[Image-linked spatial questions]
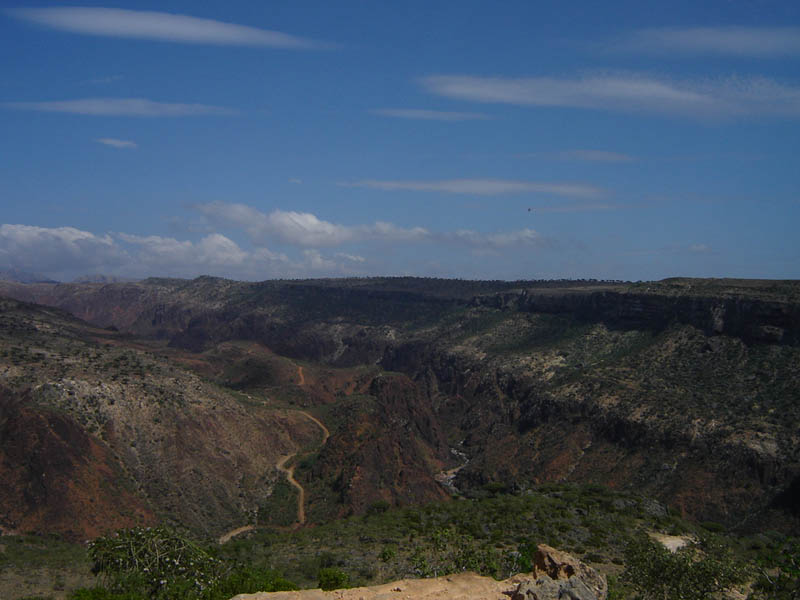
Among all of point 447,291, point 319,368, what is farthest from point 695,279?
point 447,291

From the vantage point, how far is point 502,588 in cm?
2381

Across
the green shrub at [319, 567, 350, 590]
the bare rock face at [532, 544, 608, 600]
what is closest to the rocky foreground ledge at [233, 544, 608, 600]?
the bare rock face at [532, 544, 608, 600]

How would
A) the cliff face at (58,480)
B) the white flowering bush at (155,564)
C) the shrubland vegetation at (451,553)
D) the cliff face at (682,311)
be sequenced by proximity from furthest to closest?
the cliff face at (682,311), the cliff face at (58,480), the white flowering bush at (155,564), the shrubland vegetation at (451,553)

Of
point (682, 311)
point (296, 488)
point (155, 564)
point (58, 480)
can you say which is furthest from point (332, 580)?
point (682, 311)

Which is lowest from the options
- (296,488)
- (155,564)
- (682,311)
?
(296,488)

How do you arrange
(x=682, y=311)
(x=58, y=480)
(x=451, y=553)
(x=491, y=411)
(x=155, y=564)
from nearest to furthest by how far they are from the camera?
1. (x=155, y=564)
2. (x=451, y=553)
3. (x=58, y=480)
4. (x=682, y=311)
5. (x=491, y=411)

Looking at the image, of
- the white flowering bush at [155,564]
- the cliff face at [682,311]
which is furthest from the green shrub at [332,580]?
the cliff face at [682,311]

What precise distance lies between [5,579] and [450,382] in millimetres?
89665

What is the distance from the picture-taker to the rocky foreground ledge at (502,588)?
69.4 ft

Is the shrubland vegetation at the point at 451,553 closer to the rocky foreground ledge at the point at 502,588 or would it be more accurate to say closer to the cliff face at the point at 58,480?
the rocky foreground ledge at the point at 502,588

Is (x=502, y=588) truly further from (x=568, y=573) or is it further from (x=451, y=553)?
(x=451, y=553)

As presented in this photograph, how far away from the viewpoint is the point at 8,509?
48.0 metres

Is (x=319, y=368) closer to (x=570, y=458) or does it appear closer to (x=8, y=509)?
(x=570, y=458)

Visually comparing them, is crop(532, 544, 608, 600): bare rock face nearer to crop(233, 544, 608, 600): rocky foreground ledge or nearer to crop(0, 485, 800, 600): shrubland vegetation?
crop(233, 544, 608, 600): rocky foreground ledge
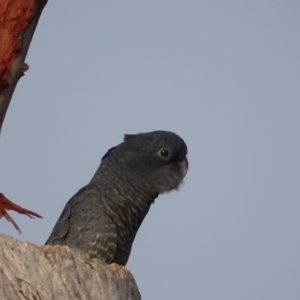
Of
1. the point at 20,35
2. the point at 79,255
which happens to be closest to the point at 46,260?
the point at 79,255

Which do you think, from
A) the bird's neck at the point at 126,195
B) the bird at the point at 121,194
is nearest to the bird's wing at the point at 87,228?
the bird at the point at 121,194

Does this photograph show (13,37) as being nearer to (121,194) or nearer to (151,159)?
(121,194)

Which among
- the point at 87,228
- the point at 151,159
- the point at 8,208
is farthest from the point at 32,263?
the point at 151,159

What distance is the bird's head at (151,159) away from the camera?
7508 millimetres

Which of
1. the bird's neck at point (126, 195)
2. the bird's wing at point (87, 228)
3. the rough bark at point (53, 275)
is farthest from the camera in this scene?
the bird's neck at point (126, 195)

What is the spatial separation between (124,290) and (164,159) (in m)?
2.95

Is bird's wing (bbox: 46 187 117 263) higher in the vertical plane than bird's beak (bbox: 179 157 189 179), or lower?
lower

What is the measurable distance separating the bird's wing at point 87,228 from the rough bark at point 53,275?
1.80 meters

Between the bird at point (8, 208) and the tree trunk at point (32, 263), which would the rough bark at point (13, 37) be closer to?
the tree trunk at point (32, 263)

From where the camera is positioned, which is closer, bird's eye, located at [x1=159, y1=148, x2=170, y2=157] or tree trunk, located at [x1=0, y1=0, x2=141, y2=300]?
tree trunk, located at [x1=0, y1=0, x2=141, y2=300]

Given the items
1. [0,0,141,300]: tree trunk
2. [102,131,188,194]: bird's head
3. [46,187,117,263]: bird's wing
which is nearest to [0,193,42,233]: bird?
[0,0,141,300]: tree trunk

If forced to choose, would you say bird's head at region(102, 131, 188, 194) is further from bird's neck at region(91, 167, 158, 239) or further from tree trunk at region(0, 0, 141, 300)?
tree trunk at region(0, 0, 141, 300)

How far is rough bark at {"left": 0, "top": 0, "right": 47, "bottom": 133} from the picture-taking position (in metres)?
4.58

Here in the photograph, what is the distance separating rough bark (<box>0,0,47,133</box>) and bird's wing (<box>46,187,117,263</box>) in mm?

- [Stated problem]: Revise the records by replacing "vantage point" with "observer's position" throughout and leaving everything else unchanged. Omit the pictures from your answer.

- [Final answer]:
Among all of point 447,291, point 319,368, what is farthest from point 695,279?
point 447,291

From the observer's position, how far is point 502,588 in cm?
2381

Across
the green shrub at [319, 567, 350, 590]
the bare rock face at [532, 544, 608, 600]
what is closest to the rocky foreground ledge at [233, 544, 608, 600]?
the bare rock face at [532, 544, 608, 600]

How would
A) the cliff face at (58,480)
B) the white flowering bush at (155,564)
C) the shrubland vegetation at (451,553)
D) the cliff face at (682,311)
be sequenced by proximity from furthest to closest?
the cliff face at (682,311), the cliff face at (58,480), the white flowering bush at (155,564), the shrubland vegetation at (451,553)

Of
point (682, 311)
point (296, 488)
point (155, 564)
point (58, 480)
can you say which is furthest from point (332, 580)?
point (682, 311)

Which is lowest from the options
- (296,488)
- (155,564)
- (682,311)
?
(296,488)

How do you arrange
(x=682, y=311)
(x=58, y=480)
(x=451, y=553)
(x=491, y=411)
(x=155, y=564)
from nearest to furthest by how far they are from the camera?
1. (x=155, y=564)
2. (x=451, y=553)
3. (x=58, y=480)
4. (x=682, y=311)
5. (x=491, y=411)

Looking at the image, of
- the white flowering bush at [155,564]
- the cliff face at [682,311]
which is furthest from the green shrub at [332,580]?
the cliff face at [682,311]

What precise distance lies between [5,579] and [450,382] in millimetres?
89665

What is the distance from the picture-taker to the rocky foreground ledge at (502,588)?
69.4 ft

Is the shrubland vegetation at the point at 451,553 closer to the rocky foreground ledge at the point at 502,588 or would it be more accurate to say closer to the cliff face at the point at 58,480?
the rocky foreground ledge at the point at 502,588

Is (x=502, y=588) truly further from (x=568, y=573) or is it further from (x=451, y=553)?
(x=451, y=553)

As presented in this photograph, how far away from the viewpoint is the point at 8,509?
48.0 metres

Is (x=319, y=368) closer to (x=570, y=458) or does it appear closer to (x=8, y=509)?
(x=570, y=458)

Visually comparing them, is crop(532, 544, 608, 600): bare rock face nearer to crop(233, 544, 608, 600): rocky foreground ledge or nearer to crop(0, 485, 800, 600): shrubland vegetation?
crop(233, 544, 608, 600): rocky foreground ledge
Of
1. the point at 20,35
2. the point at 79,255
which happens to be closest to the point at 46,260?
the point at 79,255

Which do you think, from
A) the bird's neck at the point at 126,195
B) the bird at the point at 121,194
is nearest to the bird's wing at the point at 87,228?
the bird at the point at 121,194

Does this photograph show (13,37) as being nearer to (121,194) or nearer to (151,159)?
(121,194)

Which among
- the point at 87,228
- the point at 151,159
- the point at 8,208
is farthest from the point at 32,263?
the point at 151,159

What distance is the bird's head at (151,159) away from the camera?
7508 millimetres

Which of
1. the bird's neck at point (126, 195)
2. the bird's wing at point (87, 228)
3. the rough bark at point (53, 275)
is farthest from the camera in this scene?
the bird's neck at point (126, 195)

What is the spatial separation between (124,290) and (164,159) (in m)?
2.95

Is bird's wing (bbox: 46 187 117 263) higher in the vertical plane than bird's beak (bbox: 179 157 189 179), or lower?
lower

What is the measurable distance separating the bird's wing at point 87,228 from the rough bark at point 53,275?
1.80 meters

Between the bird at point (8, 208) and the tree trunk at point (32, 263), which would the rough bark at point (13, 37) be closer to?
the tree trunk at point (32, 263)

From where the camera is positioned, which is closer, bird's eye, located at [x1=159, y1=148, x2=170, y2=157] or tree trunk, located at [x1=0, y1=0, x2=141, y2=300]?
tree trunk, located at [x1=0, y1=0, x2=141, y2=300]

Given the items
1. [0,0,141,300]: tree trunk
2. [102,131,188,194]: bird's head
3. [46,187,117,263]: bird's wing
which is nearest to [0,193,42,233]: bird?
[0,0,141,300]: tree trunk

If forced to choose, would you say bird's head at region(102, 131, 188, 194) is further from bird's neck at region(91, 167, 158, 239) or further from tree trunk at region(0, 0, 141, 300)?
tree trunk at region(0, 0, 141, 300)

How far is rough bark at {"left": 0, "top": 0, "right": 47, "bottom": 133} from the picture-taking position (in metres)?
4.58

Here in the photograph, what is the distance separating rough bark (<box>0,0,47,133</box>) and bird's wing (<box>46,187,117,263</box>) in mm?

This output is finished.